■ What this exercise asks:
a. According to the project description, what materials are the wire ropes of the hysteretic tuned mass dampers made of?
b. Reproduce the part of the project description starting with "Ricerc@Sapienza" and going on through "control in bridges.".

■ Document passage:
_ _ _ _ _
Ricerc@Sapienza

The objective of this project is to theoretically and experimentally advance the field of vibration mitigation employing novel engineered devices and materials to achieve seismic and shock protection in buildings and sound-proof barriers for railways and flutter control in bridges.
To this end, hysteretic tuned mass dampers (TMD) made of wire ropes of different materials (steel, shape memory material, carbon nanotube nanocomposite) and shock absorbers will be employed using a unique combination of analytical, numerical and experimental tools coupled with genetic-type optimization algorithms to drive the search of the optimal TMD design parameters while resorting to nonlinear mechanical models subject to various excitation scenarios. A new TMD architecture for bridges will be developed proposing a metamaterial deck concept which integrates multiple arrays of TMDs. Contrary to conventional architectures making use of a few TMDs, the metamaterial bridge deck concept aims to strategically distribute a large number of TMDs away from the torsional center in order to exert point-wise distributed forces and moments counteracting the negative damping effects of aerodynamic lift forces and moments which cause flutter or other self-excited oscillations and instabilities. To this end, a new concept of nanocomposite TMD is proposed leveraging on the exploitation of the hysteretic properties of carbon nanotube (CNT) nanocomposite materials investigated by this group in previous projects. The softening stick-slip interfacial dissipation that takes place at the interfaces between CNTs and polymer chains combined with geometric nonlinearities allow tuning of the TMD nonlinear frequency to the frequency of the bridge/structure as well as tuning of the device damping to optimally control the TMD phase relative to the bridge oscillations. The constitutive parameters of the nanostructured materials will be identified via a new technique based on nonlinear guided wave propagation.
_ _ _ _ _
■ Information shown:
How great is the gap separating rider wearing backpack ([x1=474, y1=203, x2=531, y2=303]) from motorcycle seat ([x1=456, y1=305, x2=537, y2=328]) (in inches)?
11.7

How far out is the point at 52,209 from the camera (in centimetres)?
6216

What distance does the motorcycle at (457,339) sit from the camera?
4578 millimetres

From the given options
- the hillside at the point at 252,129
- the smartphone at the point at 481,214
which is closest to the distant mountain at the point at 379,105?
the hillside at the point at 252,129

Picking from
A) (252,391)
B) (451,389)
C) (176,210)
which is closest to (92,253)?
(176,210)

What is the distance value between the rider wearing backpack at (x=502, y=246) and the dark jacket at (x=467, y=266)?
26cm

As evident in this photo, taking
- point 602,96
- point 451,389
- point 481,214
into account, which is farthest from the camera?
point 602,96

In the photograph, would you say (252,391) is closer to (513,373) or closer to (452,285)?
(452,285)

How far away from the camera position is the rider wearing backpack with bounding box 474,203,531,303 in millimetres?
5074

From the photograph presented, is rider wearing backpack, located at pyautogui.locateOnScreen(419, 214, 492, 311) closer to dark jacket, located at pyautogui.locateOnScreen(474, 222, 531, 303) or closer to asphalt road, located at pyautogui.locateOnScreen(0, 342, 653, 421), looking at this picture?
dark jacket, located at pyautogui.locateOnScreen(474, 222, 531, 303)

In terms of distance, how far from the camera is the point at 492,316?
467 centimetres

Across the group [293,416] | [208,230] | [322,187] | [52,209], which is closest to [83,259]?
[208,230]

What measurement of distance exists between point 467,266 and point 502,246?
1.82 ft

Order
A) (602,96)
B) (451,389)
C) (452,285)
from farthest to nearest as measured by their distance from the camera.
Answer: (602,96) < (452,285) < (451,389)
_ _ _ _ _
■ Task answers:
a. Steel, shape memory material, and carbon nanotube nanocomposite.

b.
Ricerc@Sapienza

The objective of this project is to theoretically and experimentally advance the field of vibration mitigation employing novel engineered devices and materials to achieve seismic and shock protection in buildings and sound-proof barriers for railways and flutter control in bridges.